Ancora Isaac Asimov, che è sempre da riscoprire sia come scrittore di romanzi di fantascienza, sia come scrittore fisico. Ci si può dedicare al genere giallo classico e riscoprire autori sconosciuti ma che sarebbe bene riprendere come Jonh Dickson Carr. Poi, perché no, riscoprire i grandi autori dell’800 inglese come le sorelle Brontë che davvero sapevano scrivere.
Non sto citando premi Nobel appositamente: sono nomi che si possono leggere tranquillamente. Non consiglio gli autori russi: a mio parere sono la cosa migliore degli ultimi due secoli ma devono essere letti quando se ne ha voglia, non se obbligati.
Qual è un libro must che non si può non aver letto nelle vita secondo Roberto Vecchioni?
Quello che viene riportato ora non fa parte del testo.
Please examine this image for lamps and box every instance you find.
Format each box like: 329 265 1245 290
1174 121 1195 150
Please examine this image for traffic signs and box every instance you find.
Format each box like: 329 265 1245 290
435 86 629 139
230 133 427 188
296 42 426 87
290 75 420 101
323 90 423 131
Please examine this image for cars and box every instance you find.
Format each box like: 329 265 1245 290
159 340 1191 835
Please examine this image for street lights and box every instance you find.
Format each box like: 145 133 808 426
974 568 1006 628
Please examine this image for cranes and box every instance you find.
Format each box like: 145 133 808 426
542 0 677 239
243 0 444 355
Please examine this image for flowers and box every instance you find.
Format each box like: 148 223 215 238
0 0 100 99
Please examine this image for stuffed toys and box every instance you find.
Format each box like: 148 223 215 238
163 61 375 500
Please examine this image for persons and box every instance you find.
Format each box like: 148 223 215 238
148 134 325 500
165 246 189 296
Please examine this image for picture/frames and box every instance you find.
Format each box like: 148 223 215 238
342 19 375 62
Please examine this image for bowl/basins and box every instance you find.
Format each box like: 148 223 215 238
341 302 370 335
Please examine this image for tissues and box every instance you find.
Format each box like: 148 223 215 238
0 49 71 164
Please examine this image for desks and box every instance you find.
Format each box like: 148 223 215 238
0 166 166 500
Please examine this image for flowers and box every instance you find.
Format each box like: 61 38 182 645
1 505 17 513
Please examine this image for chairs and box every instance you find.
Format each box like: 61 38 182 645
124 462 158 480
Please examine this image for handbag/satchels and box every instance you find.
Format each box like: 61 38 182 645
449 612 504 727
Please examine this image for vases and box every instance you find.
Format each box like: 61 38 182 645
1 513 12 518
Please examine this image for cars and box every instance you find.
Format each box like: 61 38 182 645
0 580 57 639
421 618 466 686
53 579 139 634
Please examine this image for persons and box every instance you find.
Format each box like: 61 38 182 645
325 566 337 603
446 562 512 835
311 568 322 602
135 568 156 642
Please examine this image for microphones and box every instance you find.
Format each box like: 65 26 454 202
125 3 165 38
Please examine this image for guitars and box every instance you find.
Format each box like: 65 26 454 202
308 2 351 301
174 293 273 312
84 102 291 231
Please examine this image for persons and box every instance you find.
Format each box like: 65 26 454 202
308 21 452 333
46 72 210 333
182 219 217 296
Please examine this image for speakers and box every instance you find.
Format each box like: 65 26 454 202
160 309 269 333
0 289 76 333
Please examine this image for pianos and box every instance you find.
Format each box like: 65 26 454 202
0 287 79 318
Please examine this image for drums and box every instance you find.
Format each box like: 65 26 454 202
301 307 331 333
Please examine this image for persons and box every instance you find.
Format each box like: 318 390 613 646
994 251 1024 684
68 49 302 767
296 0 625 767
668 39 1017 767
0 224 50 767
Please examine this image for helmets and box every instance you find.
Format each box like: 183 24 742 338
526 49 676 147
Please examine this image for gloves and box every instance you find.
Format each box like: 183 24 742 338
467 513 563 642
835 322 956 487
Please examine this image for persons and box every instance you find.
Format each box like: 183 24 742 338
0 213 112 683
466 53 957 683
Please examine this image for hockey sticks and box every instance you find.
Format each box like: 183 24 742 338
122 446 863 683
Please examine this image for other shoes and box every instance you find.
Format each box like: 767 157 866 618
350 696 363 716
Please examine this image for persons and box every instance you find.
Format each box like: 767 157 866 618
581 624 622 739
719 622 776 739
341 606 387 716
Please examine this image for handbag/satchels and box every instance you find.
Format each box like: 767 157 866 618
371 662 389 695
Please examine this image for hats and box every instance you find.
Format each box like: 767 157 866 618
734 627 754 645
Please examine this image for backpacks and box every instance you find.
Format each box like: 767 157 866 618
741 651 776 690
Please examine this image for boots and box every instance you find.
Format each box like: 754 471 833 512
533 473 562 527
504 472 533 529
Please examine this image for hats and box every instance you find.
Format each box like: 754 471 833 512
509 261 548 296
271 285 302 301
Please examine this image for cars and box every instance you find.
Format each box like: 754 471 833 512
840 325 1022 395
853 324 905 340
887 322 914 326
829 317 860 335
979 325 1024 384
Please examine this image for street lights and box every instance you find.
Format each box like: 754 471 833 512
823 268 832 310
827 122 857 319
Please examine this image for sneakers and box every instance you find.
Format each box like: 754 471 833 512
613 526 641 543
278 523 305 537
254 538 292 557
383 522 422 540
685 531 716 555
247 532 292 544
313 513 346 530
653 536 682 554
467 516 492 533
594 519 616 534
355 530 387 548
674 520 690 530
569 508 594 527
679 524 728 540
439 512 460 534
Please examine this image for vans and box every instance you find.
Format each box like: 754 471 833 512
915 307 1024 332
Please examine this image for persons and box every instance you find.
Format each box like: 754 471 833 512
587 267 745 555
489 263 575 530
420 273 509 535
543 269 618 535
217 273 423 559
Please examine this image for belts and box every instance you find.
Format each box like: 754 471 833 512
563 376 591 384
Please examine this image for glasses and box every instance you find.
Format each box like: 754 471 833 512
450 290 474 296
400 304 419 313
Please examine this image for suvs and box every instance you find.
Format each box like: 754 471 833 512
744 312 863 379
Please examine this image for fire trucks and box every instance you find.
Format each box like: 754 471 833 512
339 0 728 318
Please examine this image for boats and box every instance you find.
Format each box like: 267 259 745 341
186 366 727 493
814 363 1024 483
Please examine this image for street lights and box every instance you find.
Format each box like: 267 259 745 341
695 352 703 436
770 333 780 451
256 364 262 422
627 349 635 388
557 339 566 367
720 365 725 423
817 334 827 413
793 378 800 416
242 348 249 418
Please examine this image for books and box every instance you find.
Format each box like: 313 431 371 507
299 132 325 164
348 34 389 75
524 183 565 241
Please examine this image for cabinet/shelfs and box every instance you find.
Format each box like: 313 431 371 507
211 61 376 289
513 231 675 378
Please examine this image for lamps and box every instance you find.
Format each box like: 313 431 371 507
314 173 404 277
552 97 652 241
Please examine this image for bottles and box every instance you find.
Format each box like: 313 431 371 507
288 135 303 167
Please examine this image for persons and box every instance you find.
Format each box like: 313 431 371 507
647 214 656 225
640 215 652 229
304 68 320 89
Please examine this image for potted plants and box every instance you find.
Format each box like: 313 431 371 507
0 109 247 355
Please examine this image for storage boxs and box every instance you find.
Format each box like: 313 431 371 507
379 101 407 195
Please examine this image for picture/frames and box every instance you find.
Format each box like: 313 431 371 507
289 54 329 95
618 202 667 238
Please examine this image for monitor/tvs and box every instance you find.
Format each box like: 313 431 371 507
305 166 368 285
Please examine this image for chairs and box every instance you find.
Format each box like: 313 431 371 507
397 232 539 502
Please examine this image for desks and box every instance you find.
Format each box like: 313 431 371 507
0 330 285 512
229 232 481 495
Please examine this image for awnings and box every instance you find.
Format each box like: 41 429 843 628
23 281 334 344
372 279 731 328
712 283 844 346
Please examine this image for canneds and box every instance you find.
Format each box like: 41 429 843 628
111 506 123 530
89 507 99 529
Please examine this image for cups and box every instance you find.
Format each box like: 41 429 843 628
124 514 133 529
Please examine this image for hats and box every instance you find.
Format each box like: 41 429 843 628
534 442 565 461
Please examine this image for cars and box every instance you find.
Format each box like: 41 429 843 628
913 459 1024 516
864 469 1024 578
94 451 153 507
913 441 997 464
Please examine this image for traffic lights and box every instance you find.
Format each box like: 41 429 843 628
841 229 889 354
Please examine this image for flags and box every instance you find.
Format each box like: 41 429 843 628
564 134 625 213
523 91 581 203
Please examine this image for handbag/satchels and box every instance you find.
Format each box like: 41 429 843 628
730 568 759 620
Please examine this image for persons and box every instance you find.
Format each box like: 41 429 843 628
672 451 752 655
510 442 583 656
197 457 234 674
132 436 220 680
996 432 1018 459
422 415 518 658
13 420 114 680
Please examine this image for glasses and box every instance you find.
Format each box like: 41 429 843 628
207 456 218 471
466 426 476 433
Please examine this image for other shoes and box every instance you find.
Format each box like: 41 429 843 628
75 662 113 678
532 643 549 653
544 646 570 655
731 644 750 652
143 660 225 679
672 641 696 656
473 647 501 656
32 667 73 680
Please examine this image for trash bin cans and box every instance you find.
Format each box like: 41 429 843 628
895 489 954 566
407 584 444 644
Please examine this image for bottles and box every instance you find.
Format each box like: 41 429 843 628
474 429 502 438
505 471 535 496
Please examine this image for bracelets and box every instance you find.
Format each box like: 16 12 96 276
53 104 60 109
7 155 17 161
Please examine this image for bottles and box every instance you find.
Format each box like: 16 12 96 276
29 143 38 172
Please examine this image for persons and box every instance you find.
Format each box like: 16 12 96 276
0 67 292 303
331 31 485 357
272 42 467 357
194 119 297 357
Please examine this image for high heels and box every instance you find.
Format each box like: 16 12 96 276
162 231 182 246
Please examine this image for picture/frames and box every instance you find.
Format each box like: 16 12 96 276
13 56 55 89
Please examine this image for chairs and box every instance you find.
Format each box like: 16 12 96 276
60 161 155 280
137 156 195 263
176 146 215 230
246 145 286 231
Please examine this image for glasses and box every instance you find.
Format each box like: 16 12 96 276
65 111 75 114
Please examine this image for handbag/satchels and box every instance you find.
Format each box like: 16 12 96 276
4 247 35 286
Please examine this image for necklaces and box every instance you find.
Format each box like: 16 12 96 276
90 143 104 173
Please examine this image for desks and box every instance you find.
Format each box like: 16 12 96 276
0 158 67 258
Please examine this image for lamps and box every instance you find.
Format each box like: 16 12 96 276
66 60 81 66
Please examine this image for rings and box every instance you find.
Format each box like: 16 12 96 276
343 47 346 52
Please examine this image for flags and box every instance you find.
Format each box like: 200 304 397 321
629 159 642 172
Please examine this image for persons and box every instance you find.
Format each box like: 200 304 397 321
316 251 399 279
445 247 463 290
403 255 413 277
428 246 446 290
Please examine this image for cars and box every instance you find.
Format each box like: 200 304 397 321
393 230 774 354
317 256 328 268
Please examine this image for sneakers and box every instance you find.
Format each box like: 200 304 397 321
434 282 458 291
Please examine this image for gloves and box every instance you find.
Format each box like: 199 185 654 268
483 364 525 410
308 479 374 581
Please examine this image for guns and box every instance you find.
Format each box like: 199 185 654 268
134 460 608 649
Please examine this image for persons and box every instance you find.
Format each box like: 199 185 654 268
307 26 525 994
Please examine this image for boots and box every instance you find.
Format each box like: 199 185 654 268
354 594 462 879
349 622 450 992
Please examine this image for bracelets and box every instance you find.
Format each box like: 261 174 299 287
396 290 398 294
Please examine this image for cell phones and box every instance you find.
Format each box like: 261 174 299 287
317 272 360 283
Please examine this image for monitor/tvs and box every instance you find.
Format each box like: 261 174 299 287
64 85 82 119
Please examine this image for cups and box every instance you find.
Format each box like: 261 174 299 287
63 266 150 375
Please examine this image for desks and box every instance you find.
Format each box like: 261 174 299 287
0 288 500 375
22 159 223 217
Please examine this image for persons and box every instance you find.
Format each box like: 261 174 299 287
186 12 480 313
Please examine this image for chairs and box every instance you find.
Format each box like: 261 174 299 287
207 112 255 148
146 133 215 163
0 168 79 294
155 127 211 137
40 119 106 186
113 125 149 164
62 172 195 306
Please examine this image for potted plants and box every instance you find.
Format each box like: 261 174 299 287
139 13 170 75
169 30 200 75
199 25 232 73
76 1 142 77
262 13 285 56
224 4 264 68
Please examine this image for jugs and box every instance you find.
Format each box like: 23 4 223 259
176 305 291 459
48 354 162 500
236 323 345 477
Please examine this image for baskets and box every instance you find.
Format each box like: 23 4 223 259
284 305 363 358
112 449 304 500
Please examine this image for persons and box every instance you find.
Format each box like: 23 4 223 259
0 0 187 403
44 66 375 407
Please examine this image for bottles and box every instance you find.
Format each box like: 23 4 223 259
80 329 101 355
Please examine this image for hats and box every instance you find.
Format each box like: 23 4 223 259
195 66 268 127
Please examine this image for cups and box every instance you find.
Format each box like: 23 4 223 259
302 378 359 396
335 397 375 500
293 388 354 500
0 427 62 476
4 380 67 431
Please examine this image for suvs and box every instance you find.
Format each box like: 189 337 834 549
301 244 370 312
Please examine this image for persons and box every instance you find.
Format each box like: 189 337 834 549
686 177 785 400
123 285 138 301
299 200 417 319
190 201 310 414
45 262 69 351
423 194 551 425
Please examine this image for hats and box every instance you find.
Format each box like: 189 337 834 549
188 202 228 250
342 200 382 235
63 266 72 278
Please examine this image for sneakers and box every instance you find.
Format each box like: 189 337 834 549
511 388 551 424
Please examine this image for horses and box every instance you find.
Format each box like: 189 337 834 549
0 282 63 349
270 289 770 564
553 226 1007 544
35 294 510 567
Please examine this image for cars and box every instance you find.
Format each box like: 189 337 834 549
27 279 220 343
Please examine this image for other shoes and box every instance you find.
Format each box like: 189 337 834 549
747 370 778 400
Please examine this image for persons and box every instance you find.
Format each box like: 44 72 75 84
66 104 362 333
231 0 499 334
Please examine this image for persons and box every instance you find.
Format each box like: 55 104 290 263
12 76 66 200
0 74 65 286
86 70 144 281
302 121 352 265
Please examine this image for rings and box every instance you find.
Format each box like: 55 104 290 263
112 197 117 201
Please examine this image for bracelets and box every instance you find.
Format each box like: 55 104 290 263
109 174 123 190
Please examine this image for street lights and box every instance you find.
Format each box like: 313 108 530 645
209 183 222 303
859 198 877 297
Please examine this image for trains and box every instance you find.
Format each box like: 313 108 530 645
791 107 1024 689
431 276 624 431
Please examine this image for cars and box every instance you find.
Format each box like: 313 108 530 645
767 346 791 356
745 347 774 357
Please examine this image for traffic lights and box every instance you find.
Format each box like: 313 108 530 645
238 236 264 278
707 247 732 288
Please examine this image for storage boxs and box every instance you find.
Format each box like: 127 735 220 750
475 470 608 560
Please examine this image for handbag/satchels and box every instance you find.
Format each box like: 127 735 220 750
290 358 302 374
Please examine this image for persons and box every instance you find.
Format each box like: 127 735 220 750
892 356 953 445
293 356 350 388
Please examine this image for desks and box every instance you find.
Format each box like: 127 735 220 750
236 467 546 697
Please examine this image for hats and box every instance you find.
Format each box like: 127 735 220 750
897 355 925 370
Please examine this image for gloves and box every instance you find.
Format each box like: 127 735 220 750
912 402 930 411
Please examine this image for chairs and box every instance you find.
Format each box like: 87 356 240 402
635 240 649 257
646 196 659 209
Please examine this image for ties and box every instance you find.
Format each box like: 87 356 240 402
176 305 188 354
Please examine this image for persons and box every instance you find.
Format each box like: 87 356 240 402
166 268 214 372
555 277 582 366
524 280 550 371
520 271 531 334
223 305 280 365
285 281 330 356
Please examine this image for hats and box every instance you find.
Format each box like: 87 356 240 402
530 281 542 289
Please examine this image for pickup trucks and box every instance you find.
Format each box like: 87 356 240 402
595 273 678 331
Nella vita non si può non aver letto tantissime cose. Fra queste Cent’anni di solitudine di Marquez, Il Maestro e Margherita di Bulgakov e Finzioni di Borges. Inserirei anche Il nome della rosa di Eco ma i primi tre non si possono tralasciare. Anche Hemingway è d’obbligo.
Una particolare attenzione va riservata agli scrittori sudamericani: una loro particolarità è che,a differenza dei colleghi americani o inglesi, hanno una grandissima capacità di esprimere la forma dando vita a grandi descrizioni e ad un’infiltrazione nell’anima precisa che non rompe mai le scatole.
Gli scrittori americani sono sempre molto giornalistici, riassuntivi, spartani e veloci. Si aborriscano tutte le letture di gialli da seicento pagine alla Dan Brown perché non sono scritti dall’autore in prima persona. L’unico fra questi che si può accettare è Jeffery Deaver: con l’idea geniale del suo Lincoln Rhyme ha portato una novità nel genere giallo.
Secondo Lei perché la lettura non va più di moda tra i giovani e percepisce questo distacco tra i ragazzi di oggi e i libri?
Si, il distacco si percepisce anche se non è così grande come si pensa. La lettura non va più di moda perché va tutto di fretta, la lettura invece è una cosa lenta. Si tratta di una battaglia nostra con il tempo: si pensa che a leggere si perda tempo. Mossi dalla fretta, con la sola visione si pensa di ricevere tutto quello che si leggerebbe in ore. L’errore fondamentale è proprio questo: è la lentezza che fa la bellezza, non la velocità. La nostra generazione vuole vincere subito, e quando si vince subito non si hanno gratificazioni. La lenta sconfitta che porta ad una probabile vittoria ma anche improbabile da un senso alla vita.
Ha un messaggio per i giovani d’oggi?
Non ascoltate quello che dicono i vecchi, perché sono invidiosi e gelosi. Lasciateli perdere completamente: fate la vostra strada, credete a quello che dovete credere e non abbattetevi mai.